- Required work -
1 > Please answer these questions using the Fly Movement Salon text:
(a) At what time and on what day is the salon held?
(b) What does admission cost?
(c) Which group's work entertaining Syrian refugees in Europe did a salon push to help continue?
2 > From the Fly Movement Salon text, print the passage starting with "Cafe Istanbul" and going on through "refugees in Europe.".

- Text passage -
——
INFO:
Fly Movement Salon
8 p.m. Tuesday (March 1)
Cafe Istanbul
Free admission
Each month, it seems, the Fly Movement Salon at Café Istanbul has become a showcase with a purpose. Previous showcases of circus-arts works in progress — always free and open to the public — have included opportunities to support related efforts. There was the solicitation for donations to help the folks behind “Vaude D’Gras” get their Mardi Gras-timed show off the ground inside Happyland Theater, and then came the push to help Clay Mazing’s Emergency Circus continue its work entertaining Syrian refugees in Europe.
——
- Collection entries -
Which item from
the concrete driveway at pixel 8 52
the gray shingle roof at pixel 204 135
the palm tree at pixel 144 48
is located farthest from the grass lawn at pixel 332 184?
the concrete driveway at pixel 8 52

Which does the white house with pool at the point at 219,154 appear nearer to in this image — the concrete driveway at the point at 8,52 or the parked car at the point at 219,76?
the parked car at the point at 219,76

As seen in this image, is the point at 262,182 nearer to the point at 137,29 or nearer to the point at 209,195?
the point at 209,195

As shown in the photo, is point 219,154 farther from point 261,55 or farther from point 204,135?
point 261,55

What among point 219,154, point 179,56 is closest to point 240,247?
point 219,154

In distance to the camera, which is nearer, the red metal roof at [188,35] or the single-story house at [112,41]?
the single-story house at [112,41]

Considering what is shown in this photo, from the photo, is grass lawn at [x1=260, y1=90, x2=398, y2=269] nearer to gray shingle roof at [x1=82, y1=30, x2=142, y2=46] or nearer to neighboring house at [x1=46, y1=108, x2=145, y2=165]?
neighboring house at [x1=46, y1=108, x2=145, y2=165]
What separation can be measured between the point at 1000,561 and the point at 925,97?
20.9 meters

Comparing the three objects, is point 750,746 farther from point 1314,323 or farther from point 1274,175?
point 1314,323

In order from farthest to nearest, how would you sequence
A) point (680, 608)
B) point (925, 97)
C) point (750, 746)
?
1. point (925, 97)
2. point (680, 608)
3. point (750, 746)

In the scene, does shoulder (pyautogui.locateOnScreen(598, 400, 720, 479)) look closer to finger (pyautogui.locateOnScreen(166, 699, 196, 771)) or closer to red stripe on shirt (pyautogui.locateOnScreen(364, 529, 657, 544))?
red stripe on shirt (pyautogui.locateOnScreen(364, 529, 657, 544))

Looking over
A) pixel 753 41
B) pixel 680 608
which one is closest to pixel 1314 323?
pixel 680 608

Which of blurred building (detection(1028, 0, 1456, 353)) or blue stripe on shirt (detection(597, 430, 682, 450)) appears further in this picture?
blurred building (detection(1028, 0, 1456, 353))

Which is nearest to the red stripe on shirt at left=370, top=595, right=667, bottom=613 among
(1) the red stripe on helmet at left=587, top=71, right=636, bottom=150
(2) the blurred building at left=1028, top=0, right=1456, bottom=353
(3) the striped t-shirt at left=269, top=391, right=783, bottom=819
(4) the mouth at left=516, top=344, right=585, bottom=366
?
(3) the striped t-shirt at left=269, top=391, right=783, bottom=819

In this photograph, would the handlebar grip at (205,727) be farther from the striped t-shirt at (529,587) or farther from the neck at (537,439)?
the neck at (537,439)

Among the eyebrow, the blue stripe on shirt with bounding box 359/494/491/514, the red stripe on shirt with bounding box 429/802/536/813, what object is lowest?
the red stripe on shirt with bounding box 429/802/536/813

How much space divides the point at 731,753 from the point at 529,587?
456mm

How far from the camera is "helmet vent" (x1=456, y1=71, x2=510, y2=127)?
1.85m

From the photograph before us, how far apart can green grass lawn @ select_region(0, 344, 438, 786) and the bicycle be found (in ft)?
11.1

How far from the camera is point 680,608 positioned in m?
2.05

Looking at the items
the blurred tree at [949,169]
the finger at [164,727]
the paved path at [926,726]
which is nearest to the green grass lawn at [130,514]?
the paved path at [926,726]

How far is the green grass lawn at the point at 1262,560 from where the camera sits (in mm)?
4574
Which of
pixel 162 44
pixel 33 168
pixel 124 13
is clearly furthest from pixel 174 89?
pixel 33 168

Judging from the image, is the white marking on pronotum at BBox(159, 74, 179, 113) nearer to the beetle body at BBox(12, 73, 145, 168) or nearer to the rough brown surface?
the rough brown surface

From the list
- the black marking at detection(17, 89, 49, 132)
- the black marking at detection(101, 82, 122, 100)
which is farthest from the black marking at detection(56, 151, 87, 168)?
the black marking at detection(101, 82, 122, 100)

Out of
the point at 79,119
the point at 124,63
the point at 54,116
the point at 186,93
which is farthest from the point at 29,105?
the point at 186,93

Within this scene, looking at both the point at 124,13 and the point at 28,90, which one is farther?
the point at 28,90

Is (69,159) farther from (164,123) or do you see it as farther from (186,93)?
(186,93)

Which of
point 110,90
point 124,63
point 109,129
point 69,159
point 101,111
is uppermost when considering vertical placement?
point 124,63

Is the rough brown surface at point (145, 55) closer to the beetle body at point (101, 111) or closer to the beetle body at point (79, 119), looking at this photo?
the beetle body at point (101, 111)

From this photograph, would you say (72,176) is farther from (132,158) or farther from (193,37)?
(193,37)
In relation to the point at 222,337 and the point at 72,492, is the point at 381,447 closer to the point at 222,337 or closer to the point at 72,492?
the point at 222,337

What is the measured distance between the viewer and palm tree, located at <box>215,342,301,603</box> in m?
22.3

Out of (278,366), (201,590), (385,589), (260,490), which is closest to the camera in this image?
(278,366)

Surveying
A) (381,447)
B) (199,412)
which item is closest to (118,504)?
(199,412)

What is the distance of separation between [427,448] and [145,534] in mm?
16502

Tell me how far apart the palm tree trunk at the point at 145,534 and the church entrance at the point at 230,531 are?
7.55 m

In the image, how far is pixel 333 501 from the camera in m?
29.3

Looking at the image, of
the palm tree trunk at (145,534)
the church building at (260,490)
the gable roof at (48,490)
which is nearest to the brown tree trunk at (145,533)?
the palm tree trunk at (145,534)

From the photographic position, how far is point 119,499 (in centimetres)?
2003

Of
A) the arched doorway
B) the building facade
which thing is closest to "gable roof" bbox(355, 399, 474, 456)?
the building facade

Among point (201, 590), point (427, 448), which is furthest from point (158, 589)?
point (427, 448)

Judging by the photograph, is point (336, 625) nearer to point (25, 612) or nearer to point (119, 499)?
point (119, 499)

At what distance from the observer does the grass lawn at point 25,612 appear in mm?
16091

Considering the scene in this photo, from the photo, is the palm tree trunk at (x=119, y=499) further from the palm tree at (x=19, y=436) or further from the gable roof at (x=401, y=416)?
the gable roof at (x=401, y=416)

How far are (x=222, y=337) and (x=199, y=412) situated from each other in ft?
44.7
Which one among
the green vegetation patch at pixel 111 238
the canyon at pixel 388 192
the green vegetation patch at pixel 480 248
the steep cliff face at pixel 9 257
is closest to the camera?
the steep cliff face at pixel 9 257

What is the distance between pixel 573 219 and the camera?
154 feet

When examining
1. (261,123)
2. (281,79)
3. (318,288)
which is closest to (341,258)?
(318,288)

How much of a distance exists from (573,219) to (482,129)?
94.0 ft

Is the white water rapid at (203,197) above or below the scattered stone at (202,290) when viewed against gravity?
——
- Task results -
1 >
(a) 8 p.m. Tuesday (March 1)
(b) It is free.
(c) Clay Mazing's Emergency Circus

2 >
Cafe Istanbul
Free admission
Each month, it seems, the Fly Movement Salon at Café Istanbul has become a showcase with a purpose. Previous showcases of circus-arts works in progress — always free and open to the public — have included opportunities to support related efforts. There was the solicitation for donations to help the folks behind “Vaude D’Gras” get their Mardi Gras-timed show off the ground inside Happyland Theater, and then came the push to help Clay Mazing’s Emergency Circus continue its work entertaining Syrian refugees in Europe.